## [REQUISITOS DO EXERCÍCIO]
1. Extraia do texto sobre o casamento de Nina, sem nenhuma alteração, a parte que vai de "Em um salão" a "amigos e parentes.".
2. Por favor, escreva a continuação do texto sobre o casamento de Nina a partir da última frase apresentada.

A mulher transgênero não conseguiu se casar com seu namorado de 22 anos porque não pode mudar legalmente sua identidade de gênero. Mas com o casamento entre pessoas do mesmo sexo agora sendo reconhecido, eles podem se casar.
“Sinto que, uau, meu sonho está perto de se tornar realidade”, disse a mulher de 42 anos à CNN durante uma entrevista recente.
Nina e seu noivo realizaram sua festa de casamento há três semanas.
Em um salão de casamento nos arredores de Bangkok, o casal caminhou até o altar de braços dados, enquanto as damas de honra espalhavam pétalas de rosas em seu caminho em meio a aplausos de amigos e parentes.
Eles planejam registrar seu casamento na quinta-feira (23).
“Senti o momento de maior orgulho da minha vida por poder fazer isso e deixar as pessoas saberem, deixar a indústria e os amigos ao meu redor saberem que eu poderia fazer isso”, comentou ela.
Um fator que adiciona urgência particular para o casal é a menina de 7 anos que eles criam como filha há três anos.
A menina é filha do tio de Nina, que não pode cuidar dela.
Eles planejam adotar a menina e viver uma vida como uma família, mas não podem fazer isso sem um casamento válido.
“Eu tinha lágrimas escorrendo dos meus olhos quando estávamos pensando sobre nossas vidas (sem a lei do casamento entre pessoas do mesmo sexo). E se… eu, ou ele, ou até mesmo minha filha adoecesse, quem cuidaria de nós?”, declarou ela.
Mas agora, ela disse: “Posso dizer com segurança que posso fazer isso, construir minha própria família.”

## [CONTEÚDO DOS DADOS]
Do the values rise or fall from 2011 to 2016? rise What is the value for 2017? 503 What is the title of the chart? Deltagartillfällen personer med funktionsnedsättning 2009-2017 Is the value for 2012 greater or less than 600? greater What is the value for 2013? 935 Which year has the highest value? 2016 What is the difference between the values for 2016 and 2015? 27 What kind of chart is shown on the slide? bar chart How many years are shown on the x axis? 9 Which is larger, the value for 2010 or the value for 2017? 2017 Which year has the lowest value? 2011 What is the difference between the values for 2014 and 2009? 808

## [RESPOSTAS ESCRITAS]
1.
Em um salão de casamento nos arredores de Bangkok, o casal caminhou até o altar de braços dados, enquanto as damas de honra espalhavam pétalas de rosas em seu caminho em meio a aplausos de amigos e parentes.

2.
A filipina Ana Boncan conheceu sua namorada tailandesa Siri Wattanavikij por meio de um aplicativo de namoro há seis anos, quando ela estava trabalhando na Europa.
Em 2020, Boncan se mudou para Bangkok para ficar com ela.
“Com essa oportunidade de nos casarmos legalmente aqui na Tailândia, isso nos dá a oportunidade de ter um visto de casamento”, comentou Boncan.
Uma coisa na mente do casal é a possibilidade de uma delas ficar doente e a outra ser impedida de visitar ou tomar decisões de vida ou morte devido à falta de uma certidão de casamento.
“Quando vamos ao hospital, posso dizer a eles que esta é minha esposa, esta é minha parceira, ela toma decisões por mim, coisas assim. Ao contrário de antes, eles não aceitariam isso no hospital”, afirmou Ana.
A luta continua
Mas especialistas em direitos humanos alertaram que a Tailândia pode muito bem ser a última jurisdição asiática a reconhecer o casamento entre pessoas do mesmo sexo por algum tempo, dado o progresso incremental em outras partes da região.
Mais de 30 jurisdições em todo o mundo agora reconhecem o casamento entre pessoas do mesmo sexo, de acordo com o Pew Research Center, mas a maioria dos avanços foi feita na Europa, na América, na região da Austrália, Nova Zelândia e em alguns lugares da Nova Guiné e as ilhas vizinhas.
A Tailândia é a terceira na Ásia a reconhecer o casamento entre pessoas do mesmo sexo, depois de Taiwan em 2019 e do Nepal quatro anos depois.
De volta à Tailândia, a luta por direitos iguais continua para outras minorias sexuais, como pessoas transgênero.
A defensora dos direitos Hua Boonyapisomparn, do grupo de defesa local Foundation of Transgender Alliance for Human Rights, disse que o próximo marco é o governo tailandês permitir que pessoas transgênero mudem sua identidade de gênero.
O país abriga cerca de 314 mil pessoas trans, de acordo com a Asia Pacific Transgender Network.
Há uma concepção comum de que pessoas trans são amplamente aceitas na Tailândia, em parte devido à acessibilidade da cirurgia de afirmação de gênero no país e à proeminência de artistas trans.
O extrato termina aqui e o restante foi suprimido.